### [Instructions to follow]
Turn every line of the records into a numbered list, skipping blank lines and leaving out the pictures.

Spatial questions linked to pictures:
[start]
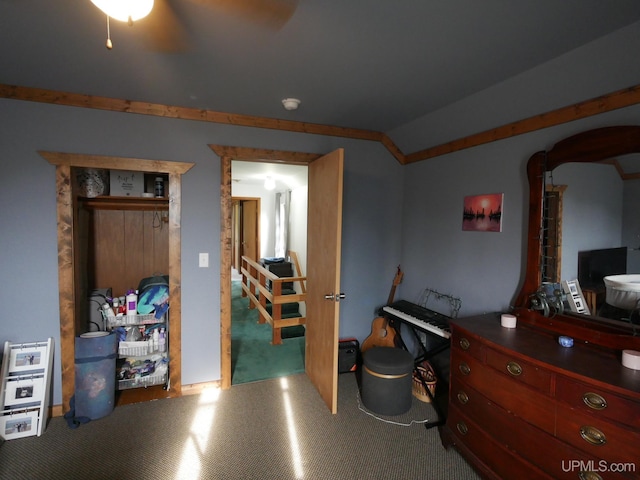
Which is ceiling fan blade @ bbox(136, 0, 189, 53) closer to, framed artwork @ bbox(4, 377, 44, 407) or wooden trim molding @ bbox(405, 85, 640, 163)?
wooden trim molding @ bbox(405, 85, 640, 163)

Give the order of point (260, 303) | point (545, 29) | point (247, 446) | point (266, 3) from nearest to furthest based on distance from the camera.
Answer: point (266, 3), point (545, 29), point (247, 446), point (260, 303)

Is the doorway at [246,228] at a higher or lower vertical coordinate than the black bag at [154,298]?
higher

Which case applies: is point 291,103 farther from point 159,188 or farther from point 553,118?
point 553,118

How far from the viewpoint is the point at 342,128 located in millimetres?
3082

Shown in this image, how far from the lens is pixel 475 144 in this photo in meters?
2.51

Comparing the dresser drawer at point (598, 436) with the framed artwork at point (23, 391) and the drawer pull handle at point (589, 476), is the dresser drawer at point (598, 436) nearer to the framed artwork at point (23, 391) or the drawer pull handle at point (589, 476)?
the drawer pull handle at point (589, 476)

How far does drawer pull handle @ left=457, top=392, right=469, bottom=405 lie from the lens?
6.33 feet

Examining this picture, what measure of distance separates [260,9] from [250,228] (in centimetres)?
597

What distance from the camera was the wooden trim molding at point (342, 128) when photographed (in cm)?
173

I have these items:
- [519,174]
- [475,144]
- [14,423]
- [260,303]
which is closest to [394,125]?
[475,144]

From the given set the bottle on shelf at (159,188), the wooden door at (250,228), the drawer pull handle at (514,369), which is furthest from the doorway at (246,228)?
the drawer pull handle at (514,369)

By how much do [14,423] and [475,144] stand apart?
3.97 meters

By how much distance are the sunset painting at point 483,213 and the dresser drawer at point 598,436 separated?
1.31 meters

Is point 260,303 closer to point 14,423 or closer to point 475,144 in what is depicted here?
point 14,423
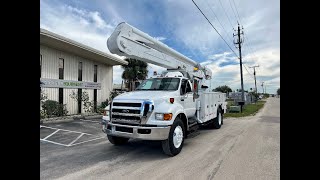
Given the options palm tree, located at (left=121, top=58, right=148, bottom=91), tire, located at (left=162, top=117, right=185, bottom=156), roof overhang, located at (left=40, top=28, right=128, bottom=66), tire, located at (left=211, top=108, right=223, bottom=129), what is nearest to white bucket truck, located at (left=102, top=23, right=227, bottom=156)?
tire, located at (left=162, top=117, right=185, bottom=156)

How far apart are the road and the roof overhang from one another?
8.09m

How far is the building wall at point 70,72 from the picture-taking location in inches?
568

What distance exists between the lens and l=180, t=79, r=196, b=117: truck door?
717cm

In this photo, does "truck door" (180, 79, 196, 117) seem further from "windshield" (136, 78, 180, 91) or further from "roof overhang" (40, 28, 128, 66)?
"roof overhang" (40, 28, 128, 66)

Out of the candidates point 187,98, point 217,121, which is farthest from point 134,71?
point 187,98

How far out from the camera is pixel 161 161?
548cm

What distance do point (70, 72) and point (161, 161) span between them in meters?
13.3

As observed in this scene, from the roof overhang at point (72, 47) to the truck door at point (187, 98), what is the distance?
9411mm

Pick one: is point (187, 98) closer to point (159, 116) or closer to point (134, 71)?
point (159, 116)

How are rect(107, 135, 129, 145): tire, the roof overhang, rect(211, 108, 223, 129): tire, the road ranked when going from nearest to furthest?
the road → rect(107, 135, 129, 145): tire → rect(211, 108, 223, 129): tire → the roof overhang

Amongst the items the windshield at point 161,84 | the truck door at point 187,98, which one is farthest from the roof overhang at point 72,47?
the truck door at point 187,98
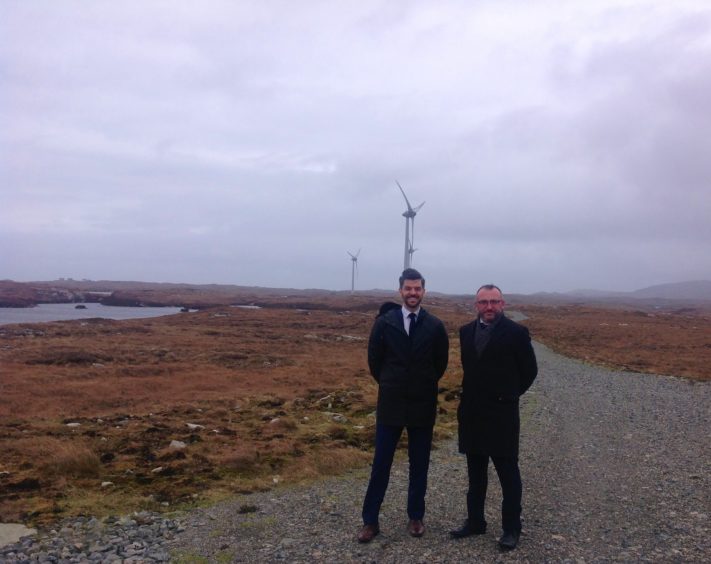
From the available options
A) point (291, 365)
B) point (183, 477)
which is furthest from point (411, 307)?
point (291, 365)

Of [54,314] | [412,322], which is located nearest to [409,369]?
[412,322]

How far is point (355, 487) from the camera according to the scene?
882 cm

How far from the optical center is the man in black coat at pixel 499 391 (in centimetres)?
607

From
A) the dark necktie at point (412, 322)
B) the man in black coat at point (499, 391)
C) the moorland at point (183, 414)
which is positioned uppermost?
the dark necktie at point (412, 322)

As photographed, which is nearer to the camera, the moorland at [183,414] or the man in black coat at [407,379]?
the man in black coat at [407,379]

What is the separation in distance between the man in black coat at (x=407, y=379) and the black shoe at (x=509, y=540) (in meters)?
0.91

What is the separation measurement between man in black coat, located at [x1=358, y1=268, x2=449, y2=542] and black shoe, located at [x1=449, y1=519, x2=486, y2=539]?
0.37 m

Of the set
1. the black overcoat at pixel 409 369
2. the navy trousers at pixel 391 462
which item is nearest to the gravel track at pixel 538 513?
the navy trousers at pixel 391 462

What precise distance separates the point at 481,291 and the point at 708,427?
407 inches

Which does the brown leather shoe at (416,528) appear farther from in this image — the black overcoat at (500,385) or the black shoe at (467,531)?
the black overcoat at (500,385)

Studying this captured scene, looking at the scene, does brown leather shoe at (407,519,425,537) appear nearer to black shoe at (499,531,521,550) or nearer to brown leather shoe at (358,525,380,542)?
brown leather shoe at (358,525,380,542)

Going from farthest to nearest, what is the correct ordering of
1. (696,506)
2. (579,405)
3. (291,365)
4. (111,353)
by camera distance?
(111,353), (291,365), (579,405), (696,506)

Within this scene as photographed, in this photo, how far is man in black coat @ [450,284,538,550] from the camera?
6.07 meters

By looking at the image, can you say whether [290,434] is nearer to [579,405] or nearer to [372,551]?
[end]
### [Response to the exercise]
1. Which is ceiling fan blade @ bbox(136, 0, 189, 53) closer to, framed artwork @ bbox(4, 377, 44, 407) or wooden trim molding @ bbox(405, 85, 640, 163)?
2. wooden trim molding @ bbox(405, 85, 640, 163)
3. Give the order of point (260, 303) | point (545, 29) | point (247, 446) | point (266, 3) from nearest to furthest based on distance from the camera.
4. Answer: point (266, 3), point (545, 29), point (247, 446), point (260, 303)
5. Is the doorway at [246,228] at a higher or lower vertical coordinate than the black bag at [154,298]?
6. higher
7. Which case applies: is point 291,103 farther from point 159,188 or farther from point 553,118?
8. point 553,118
9. How far from the viewpoint is the point at 342,128 located in millimetres?
10. 3082
11. Shown in this image, how far from the lens is pixel 475 144 in this photo in meters?
12. 2.51
13. Comparing the dresser drawer at point (598, 436) with the framed artwork at point (23, 391) and the drawer pull handle at point (589, 476), is the dresser drawer at point (598, 436) nearer to the framed artwork at point (23, 391) or the drawer pull handle at point (589, 476)?
14. the drawer pull handle at point (589, 476)
15. How far does drawer pull handle @ left=457, top=392, right=469, bottom=405 lie from the lens?
16. 6.33 feet
17. Examining this picture, what measure of distance separates [260,9] from [250,228] (in centimetres)?
18. 597
19. What distance from the camera was the wooden trim molding at point (342, 128) when photographed (in cm)?
20. 173
21. I have these items:
22. - [519,174]
23. - [475,144]
24. - [14,423]
25. - [260,303]
26. which is closest to [394,125]?
27. [475,144]
28. From the given set the bottle on shelf at (159,188), the wooden door at (250,228), the drawer pull handle at (514,369), which is furthest from the doorway at (246,228)?
29. the drawer pull handle at (514,369)
30. By how much do [14,423] and [475,144] stand apart?
31. 3.97 meters
32. By how much distance are the sunset painting at point 483,213 and the dresser drawer at point 598,436 separated?
33. 1.31 meters
34. Is point 260,303 closer to point 14,423 or closer to point 475,144 in what is depicted here?
35. point 14,423
36. Given the options palm tree, located at (left=121, top=58, right=148, bottom=91), tire, located at (left=162, top=117, right=185, bottom=156), roof overhang, located at (left=40, top=28, right=128, bottom=66), tire, located at (left=211, top=108, right=223, bottom=129), what is nearest to white bucket truck, located at (left=102, top=23, right=227, bottom=156)?
37. tire, located at (left=162, top=117, right=185, bottom=156)
38. How far apart are the road and the roof overhang from one another?
39. 8.09m
40. How far is the building wall at point 70,72 from the picture-taking location in inches?
41. 568
42. What distance exists between the lens and l=180, t=79, r=196, b=117: truck door?
43. 717cm
44. In this photo, does "truck door" (180, 79, 196, 117) seem further from "windshield" (136, 78, 180, 91) or further from "roof overhang" (40, 28, 128, 66)?
45. "roof overhang" (40, 28, 128, 66)
46. Out of the candidates point 187,98, point 217,121, which is farthest from point 134,71?
47. point 187,98
48. How far out from the camera is pixel 161 161?
49. 548cm
50. What distance do point (70, 72) and point (161, 161) span between them in meters?
51. 13.3
52. As observed in this scene, from the roof overhang at point (72, 47) to the truck door at point (187, 98), what is the distance?
53. 9411mm
54. Pick one: is point (187, 98) closer to point (159, 116) or closer to point (134, 71)?
55. point (159, 116)
56. How are rect(107, 135, 129, 145): tire, the roof overhang, rect(211, 108, 223, 129): tire, the road ranked when going from nearest to furthest?
57. the road → rect(107, 135, 129, 145): tire → rect(211, 108, 223, 129): tire → the roof overhang
58. Amongst the items the windshield at point 161,84 | the truck door at point 187,98, which one is farthest from the roof overhang at point 72,47?
59. the truck door at point 187,98
60. From the available options
61. A) point (291, 365)
62. B) point (183, 477)
63. which is furthest from point (411, 307)?
64. point (291, 365)
65. Of [54,314] | [412,322], which is located nearest to [409,369]?
66. [412,322]
67. How far is point (355, 487) from the camera according to the scene?
68. 882 cm
69. How far from the optical center is the man in black coat at pixel 499 391 (in centimetres)?
70. 607
71. From
72. A) the dark necktie at point (412, 322)
73. B) the man in black coat at point (499, 391)
74. C) the moorland at point (183, 414)
75. which is positioned uppermost?
76. the dark necktie at point (412, 322)
77. As photographed, which is nearer to the camera, the moorland at [183,414] or the man in black coat at [407,379]?
78. the man in black coat at [407,379]
79. What is the separation in distance between the man in black coat at (x=407, y=379) and the black shoe at (x=509, y=540) (in meters)?
80. 0.91
81. What is the separation measurement between man in black coat, located at [x1=358, y1=268, x2=449, y2=542] and black shoe, located at [x1=449, y1=519, x2=486, y2=539]?
82. 0.37 m
83. Of the set
84. 1. the black overcoat at pixel 409 369
85. 2. the navy trousers at pixel 391 462
86. which item is nearest to the gravel track at pixel 538 513?
87. the navy trousers at pixel 391 462
88. What precise distance separates the point at 481,291 and the point at 708,427?
89. 407 inches
90. Which does the brown leather shoe at (416,528) appear farther from in this image — the black overcoat at (500,385) or the black shoe at (467,531)?
91. the black overcoat at (500,385)
92. Studying this captured scene, looking at the scene, does brown leather shoe at (407,519,425,537) appear nearer to black shoe at (499,531,521,550) or nearer to brown leather shoe at (358,525,380,542)?
93. brown leather shoe at (358,525,380,542)
94. Going from farthest to nearest, what is the correct ordering of
95. 1. (696,506)
96. 2. (579,405)
97. 3. (291,365)
98. 4. (111,353)
99. by camera distance?
100. (111,353), (291,365), (579,405), (696,506)
101. Within this scene as photographed, in this photo, how far is man in black coat @ [450,284,538,550] from the camera?
102. 6.07 meters
103. By looking at the image, can you say whether [290,434] is nearer to [579,405] or nearer to [372,551]?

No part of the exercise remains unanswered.